Sertoli cells as potential agents against mycobacterial infections

Background Antibiotic-resistant tuberculosis is a worldwide health threat responsible for hundreds of thousands of deaths each year. The continuous escalation of multidrug resistance demands efforts to identify effective novel therapy approaches against mycobacteria, where selective pressure on the pathogen is not the only treatment goal. In this perspective, Sertoli cells (SCs), originally considered as "sustentacular cells" in the testis, have been elevated to cells of the immune system owing to their capacity to modulate the immune response. As such, they express immunoregulatory factors with a remarkable phagocytic capacity and anti-bacterial activity. The aim of the present study was to explore whether SCs could play a role in the treatment of mycobacteria infections that, to the best of our knowledge, has never been reported before. Methods Neonatal porcine SCs monolayer were co-cultured with three different concentrations of Mycobacterium bovis Bacillus Calmette and Guerin for 48 h. The phagocytic activity of SCs and the interaction between mycobacteria and SCs have been investigated by the uptake experiment and electron microscopy analysis, respectively.
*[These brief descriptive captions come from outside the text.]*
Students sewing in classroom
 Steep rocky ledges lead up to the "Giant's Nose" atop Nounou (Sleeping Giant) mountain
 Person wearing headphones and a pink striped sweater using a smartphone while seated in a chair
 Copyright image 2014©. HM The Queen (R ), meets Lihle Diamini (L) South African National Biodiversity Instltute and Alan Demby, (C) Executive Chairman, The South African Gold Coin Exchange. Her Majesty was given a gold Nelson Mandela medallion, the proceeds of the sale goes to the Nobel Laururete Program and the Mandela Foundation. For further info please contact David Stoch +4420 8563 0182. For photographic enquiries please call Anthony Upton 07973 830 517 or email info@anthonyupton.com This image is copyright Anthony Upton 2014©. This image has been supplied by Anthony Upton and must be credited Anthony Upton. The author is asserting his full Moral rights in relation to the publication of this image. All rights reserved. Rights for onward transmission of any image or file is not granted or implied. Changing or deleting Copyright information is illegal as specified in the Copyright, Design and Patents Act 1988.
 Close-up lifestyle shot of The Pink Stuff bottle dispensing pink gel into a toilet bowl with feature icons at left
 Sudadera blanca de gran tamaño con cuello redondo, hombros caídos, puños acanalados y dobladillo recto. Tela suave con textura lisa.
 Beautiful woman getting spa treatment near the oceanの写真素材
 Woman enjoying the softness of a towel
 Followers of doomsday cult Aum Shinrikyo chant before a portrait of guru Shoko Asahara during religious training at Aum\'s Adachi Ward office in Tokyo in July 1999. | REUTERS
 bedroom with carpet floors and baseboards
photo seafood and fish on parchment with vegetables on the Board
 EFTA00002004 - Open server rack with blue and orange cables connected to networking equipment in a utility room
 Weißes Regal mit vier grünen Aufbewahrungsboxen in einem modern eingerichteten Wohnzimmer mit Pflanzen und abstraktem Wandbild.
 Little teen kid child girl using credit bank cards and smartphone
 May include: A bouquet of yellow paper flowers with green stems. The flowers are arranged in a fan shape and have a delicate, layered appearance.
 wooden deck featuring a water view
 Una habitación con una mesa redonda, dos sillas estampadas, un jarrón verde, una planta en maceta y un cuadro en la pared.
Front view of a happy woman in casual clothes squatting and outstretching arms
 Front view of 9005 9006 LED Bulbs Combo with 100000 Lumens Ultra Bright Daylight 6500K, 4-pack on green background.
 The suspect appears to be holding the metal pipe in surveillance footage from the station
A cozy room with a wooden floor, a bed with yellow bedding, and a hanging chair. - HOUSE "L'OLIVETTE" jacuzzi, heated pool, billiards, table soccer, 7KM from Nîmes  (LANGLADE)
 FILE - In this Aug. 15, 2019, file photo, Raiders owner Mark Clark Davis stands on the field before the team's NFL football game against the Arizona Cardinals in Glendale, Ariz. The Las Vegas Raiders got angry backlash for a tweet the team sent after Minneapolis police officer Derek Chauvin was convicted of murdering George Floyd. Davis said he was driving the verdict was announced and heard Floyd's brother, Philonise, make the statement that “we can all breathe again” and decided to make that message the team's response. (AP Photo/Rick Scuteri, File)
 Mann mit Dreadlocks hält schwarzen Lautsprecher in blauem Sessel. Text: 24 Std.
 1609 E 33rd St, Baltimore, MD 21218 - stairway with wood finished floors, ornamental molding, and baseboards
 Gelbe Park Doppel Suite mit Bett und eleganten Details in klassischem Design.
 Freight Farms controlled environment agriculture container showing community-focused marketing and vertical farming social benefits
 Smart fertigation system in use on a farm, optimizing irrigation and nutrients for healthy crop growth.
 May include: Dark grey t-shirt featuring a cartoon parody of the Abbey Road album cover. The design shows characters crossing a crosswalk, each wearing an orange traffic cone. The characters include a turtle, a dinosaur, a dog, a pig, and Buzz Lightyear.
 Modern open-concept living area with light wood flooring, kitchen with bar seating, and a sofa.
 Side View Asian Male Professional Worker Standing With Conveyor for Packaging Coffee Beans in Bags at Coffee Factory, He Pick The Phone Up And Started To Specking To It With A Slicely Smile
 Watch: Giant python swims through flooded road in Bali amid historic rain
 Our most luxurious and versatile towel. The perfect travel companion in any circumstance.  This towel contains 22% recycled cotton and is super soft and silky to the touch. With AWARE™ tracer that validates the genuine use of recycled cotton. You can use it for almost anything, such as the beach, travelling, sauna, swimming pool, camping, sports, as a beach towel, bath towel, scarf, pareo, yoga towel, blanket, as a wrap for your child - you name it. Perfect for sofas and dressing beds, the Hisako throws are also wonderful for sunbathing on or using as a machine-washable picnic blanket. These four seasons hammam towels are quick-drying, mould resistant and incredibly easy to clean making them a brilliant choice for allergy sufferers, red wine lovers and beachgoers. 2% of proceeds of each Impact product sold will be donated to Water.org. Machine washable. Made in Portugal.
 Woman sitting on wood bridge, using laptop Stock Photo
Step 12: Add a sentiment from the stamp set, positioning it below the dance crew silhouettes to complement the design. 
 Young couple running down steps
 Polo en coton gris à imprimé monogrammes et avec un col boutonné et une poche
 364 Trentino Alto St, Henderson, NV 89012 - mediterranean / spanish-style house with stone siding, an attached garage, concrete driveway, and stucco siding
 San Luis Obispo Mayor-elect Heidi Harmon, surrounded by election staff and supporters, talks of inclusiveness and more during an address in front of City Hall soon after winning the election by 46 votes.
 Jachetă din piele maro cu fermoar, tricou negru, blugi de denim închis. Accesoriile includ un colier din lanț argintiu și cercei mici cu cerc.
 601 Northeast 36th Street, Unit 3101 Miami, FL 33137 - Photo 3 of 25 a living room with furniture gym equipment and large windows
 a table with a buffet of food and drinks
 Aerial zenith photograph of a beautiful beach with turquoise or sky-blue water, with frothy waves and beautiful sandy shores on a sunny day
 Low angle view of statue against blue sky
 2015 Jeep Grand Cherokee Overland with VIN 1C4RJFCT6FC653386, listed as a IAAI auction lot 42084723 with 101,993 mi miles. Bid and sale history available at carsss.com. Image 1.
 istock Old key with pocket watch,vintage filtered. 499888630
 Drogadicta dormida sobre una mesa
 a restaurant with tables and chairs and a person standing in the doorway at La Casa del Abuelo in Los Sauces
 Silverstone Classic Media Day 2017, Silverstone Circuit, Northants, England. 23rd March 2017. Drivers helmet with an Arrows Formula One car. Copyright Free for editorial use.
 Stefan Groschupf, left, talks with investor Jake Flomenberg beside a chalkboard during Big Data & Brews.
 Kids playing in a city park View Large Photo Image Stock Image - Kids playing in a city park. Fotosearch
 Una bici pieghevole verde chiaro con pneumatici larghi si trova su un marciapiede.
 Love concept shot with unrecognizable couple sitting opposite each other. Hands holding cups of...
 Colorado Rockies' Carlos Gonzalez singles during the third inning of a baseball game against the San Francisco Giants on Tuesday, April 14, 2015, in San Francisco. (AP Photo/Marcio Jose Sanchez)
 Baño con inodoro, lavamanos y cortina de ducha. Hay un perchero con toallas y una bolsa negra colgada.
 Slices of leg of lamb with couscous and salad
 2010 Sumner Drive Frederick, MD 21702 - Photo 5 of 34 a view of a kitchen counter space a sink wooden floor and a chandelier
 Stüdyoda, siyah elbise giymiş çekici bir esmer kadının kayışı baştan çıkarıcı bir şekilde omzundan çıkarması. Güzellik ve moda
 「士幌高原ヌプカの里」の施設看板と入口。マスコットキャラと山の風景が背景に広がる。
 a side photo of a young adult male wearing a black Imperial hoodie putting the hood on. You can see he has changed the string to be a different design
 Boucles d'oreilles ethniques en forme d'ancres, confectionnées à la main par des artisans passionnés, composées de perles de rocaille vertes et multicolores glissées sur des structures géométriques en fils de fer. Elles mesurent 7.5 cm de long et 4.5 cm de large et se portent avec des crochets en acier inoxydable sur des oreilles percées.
The intra- and extracellular antibacterial activities of SCs have been evaluated by measuring their killing performances. Results SCs were shown capable of phagocyting mycobacteria while remaining viable and maintaining ultrastructure integrity. Even at higher mycobacterial concentrations, SCs demonstrated an intracellular killing activity with a Logarithmic reduction of 0.4 Log 10 CFU/ml up to 7 days and an extracellular killing activity with a Logarithmic reduction of 1 Log 10 CFU/ml up to 10 days post-infection. Conclusion This study provided evidence that SCs could be a potentially valuable therapeutic tool for the treatment of mycobacterial infections, such as tuberculosis, by exerting a direct and indirect antibacterial action.